Paradox of poor farmers in food-rich India

Kamal Baruah


Agriculture is the primary source of livelihood for over 60 per cent of the population. Farmers here suffer more in marketing their produces than in raising their crops or harvesting them season after season. Markets are not farmer-friendly. Will the new farm legislation help farmers get a fair price for their produce? This remains to be seen.

Notably, India started facing severe shortages of food material during World War II. The Essential Commodities Act (ECA) was enacted in 1955 to regulate the production, supply and distribution in order to make food grains and cereals available to consumers at fair prices. The nation went through severe droughts in 1965-66, which led to import food grains. We overcame such grim situations by ushering in a Green Revolution under the guidance of agriculture scientist MS Swaminathan. By now, the Indian food and grocery market is the world’s sixth largest. The nation produces 298 MT of foodgrains. India also has the largest livestock population –some 31 per cent of the world total.

While farming plays a vital role in India’s economy, the irony is that when there is a glut in production of vegetables and crops, there is a shortage of the same in the market. Prices shoot up due to severe supply shortages. Profiteers and black-marketers take advantage of the government’s failure to intervene. Farmers switch to new crops due to hardships, uncertainties of pestilence and low yields. Bio-engineered seed varieties are susceptible to virus attacks. Indifferent weather conditions spoil their Rabi crops; but rain is good for Kharif crops.

India has the largest population of hungry people in the world even as there is abundant food production. India is among the 15 leading exporters of agricultural products. But there is a flipside to this great Indian agriculture story. Food grains are rotting in the warehouse. It’s time to accord priority to addressing the causes of food storage and problems in distribution.

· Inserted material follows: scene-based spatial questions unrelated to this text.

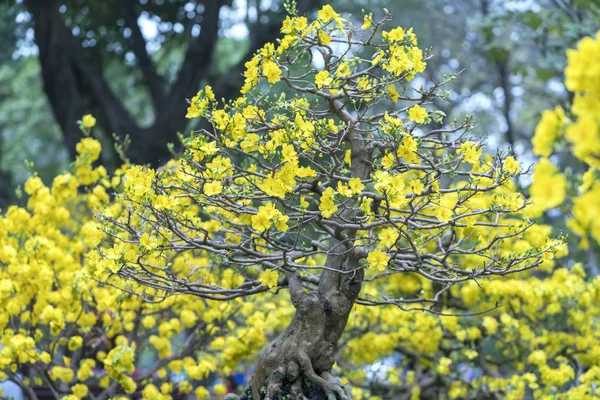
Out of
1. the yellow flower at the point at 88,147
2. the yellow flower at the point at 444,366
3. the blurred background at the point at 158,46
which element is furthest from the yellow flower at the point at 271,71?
the blurred background at the point at 158,46

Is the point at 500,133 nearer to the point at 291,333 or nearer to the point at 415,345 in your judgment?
the point at 415,345

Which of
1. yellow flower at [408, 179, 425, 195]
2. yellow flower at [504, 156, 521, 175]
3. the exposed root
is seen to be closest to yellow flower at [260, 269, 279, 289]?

It’s a huge paradox that Indian farmers are poor in a food-rich India.

The local administrations try to control or keep low the food prices to satisfy the urban population at the cost of farmers’ interests. In the name of subsidies for fertilizers and free power, the governments help well-off farmers instead of the ordinary ones who form some 80 per cent of the farming community.  As Mahatma Gandhi said, India lives in its villages. All- weather roads still do not connect rural habitations with cities. Lack of cold storages and transport facility, inadequate post-harvest safeguards, bias in procurement policy and inadequate food processing avenues have all resulted in huge waste of food.

The Agricultural bills2020 promote intra/inter-state trade of farmers’ produce beyond the physical premises of APMC (agricultural produce market committee)and MSP (minimum support price) andalso facilitateelectronic trading e-NAM (The Electronic National Agriculture Market). E-NAM was launched to create a unified national market for agricultural commodities by networking with the existing APMCs. It has 16.6million farmers and131,000 traders registered on its platform wherein some 1,000 mandis are already linked. The state governments are prohibited from levying any fee on farmers, traders, and e-trading platforms.

The bills empower farmers to protect contract farming under a three-level dispute settlement mechanism. The new law stipulates that stock limit on agricultural produce must be linked to prices. Essential Commodities (Amendment) Act now allows regulating the supply of certain food items only under extraordinary circumstances. The government also allowed 100 per cent FDI in marketing for food products on E-commerce platforms. The government says the reforms will help farmers get connected to big traders and exporters, thereby bringing them more of profits. Another promise is that the new law will rid farmers and the farm sector of middlemen and other bottlenecks. Yet, farmers have their apprehensions as to what fate awaited them.

Farmers in Punjab and Haryana are up in arms against the law, saying this would hit the functioning of APMC. Ironically, middlemen run the show by buying farmers’ produce in mandis/local bazar at prices even below the MSP, and take high commission. Poor farmers have no choice.  Investment in agricultural infrastructure such as warehouses and cold storages is likely to improve the lot of Indian farmers.